ITALIA:
IL NUOVO STILE MONODICO E LA NASCITA DELL’OPERA
Firenze, autunno 1600
In occasione delle feste per le nozze tra Maria de’ Medici
e Enrico IV di Francia, gli invitati ascoltano un nuovo tipo di musica e
assistono, per la prima volta, a spettacoli interamente cantati. Il 5 ottobre,
durante un banchetto a Palazzo Vecchio, si canta la Contesa tra Giunone e
Minerva, musica di Emilio del Cavaliere e versi di
Giovan Battista Guarini. Il giorno dopo
a Palazzo Pitti si rappresenta l’Euridice, musica di
Jacopo Peri (alcuni brani sono di Giulio
Caccini) su versi di Ottavio Rinuccini.
Il 9 dello stesso mese nel Teatro Mediceo degli Uffizi va in scena Il
rapimento di Cefalo di Caccini e
collaboratori su testo di Chiabrera.
Due sono le grandi novità: il nuovo stile musicale e il fatto che per la prima
volta un dramma sia interamente cantato. Per quanto riguarda lo stile musicale,
chiamato stile monodico fiorentino, siamo in presenza di una reazione umanistica
alla polifonia di impronta fiamminga. Un gruppo di musicisti della cerchia del
conte Bardi (la ‘Camerata de’ Bardi’) decide
di riportare a vita lo stile musicale antico che, secondo i loro studi, era
improntato alla più grande semplicità e permetteva la perfetta udibilità delle
parole. In questo modo gli ‘affetti’, cioè i sentimenti, sono meglio espressi,
come scrive Giulio Caccini (1546-1618) stesso
nella prefazione alle Nuove musiche: “quei canti per una voce sola parendo a me
che avessero più forza per dilettare e muovere che le più voci insieme". Lo
studio degli scritti antichi sulla musica aveva portato ad una conclusione: il
segreto della musica greca consisteva tutto nella perfetta unione tra parole e
melodia.
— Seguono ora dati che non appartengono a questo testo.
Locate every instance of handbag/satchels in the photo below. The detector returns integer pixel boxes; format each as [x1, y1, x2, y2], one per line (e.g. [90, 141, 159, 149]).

In questa unione la parte predominante, la funzione generativa era
svolta dalla parola, come afferma ancora Caccini
nella prefazione a Le nuove musiche: “Platone e altri filosofi affermarono la
musica altro non essere che la favella e il ritmo et il suono per ultimo, e non
lo contrario”. Questo principio generale genera alcune regole alle quali il
musicista deve attenersi: il testo deve essere perfettamente comprensibile,
quindi il canto deve essere a una sola voce, con un semplice accompagnamento
strumentale, di un liuto per esempio. La polifonia contrappuntistica viene
quindi esclusa perché non permette la chiara comprensione delle parole, cantate
simultaneamente e con diverso ritmo per ciascuna parte. Alla stessa volontà di
restaurare il teatro antico risponde la scelta di far cantare il dramma
dall’inizio alla fine, come risulta da quanto scrive
Jacopo Peri nella introduzione a
Euridice:
“Stimai che gli antichi Greci e Romani (i quali, secondo l’opinione di molti,
cantavano sulla scena la tragedia intera) usassero un’armonia, che avanzando
quella del parlare ordinario, scendesse tanto dalla melodia del cantare che
pigliasse forma di cosa mezzana”. Il musicista quindi compone la melodia e
l’accompagnamento soprattutto tenendo presente il significato delle parole e
imitando il fraseggio di una voce umana emozionata.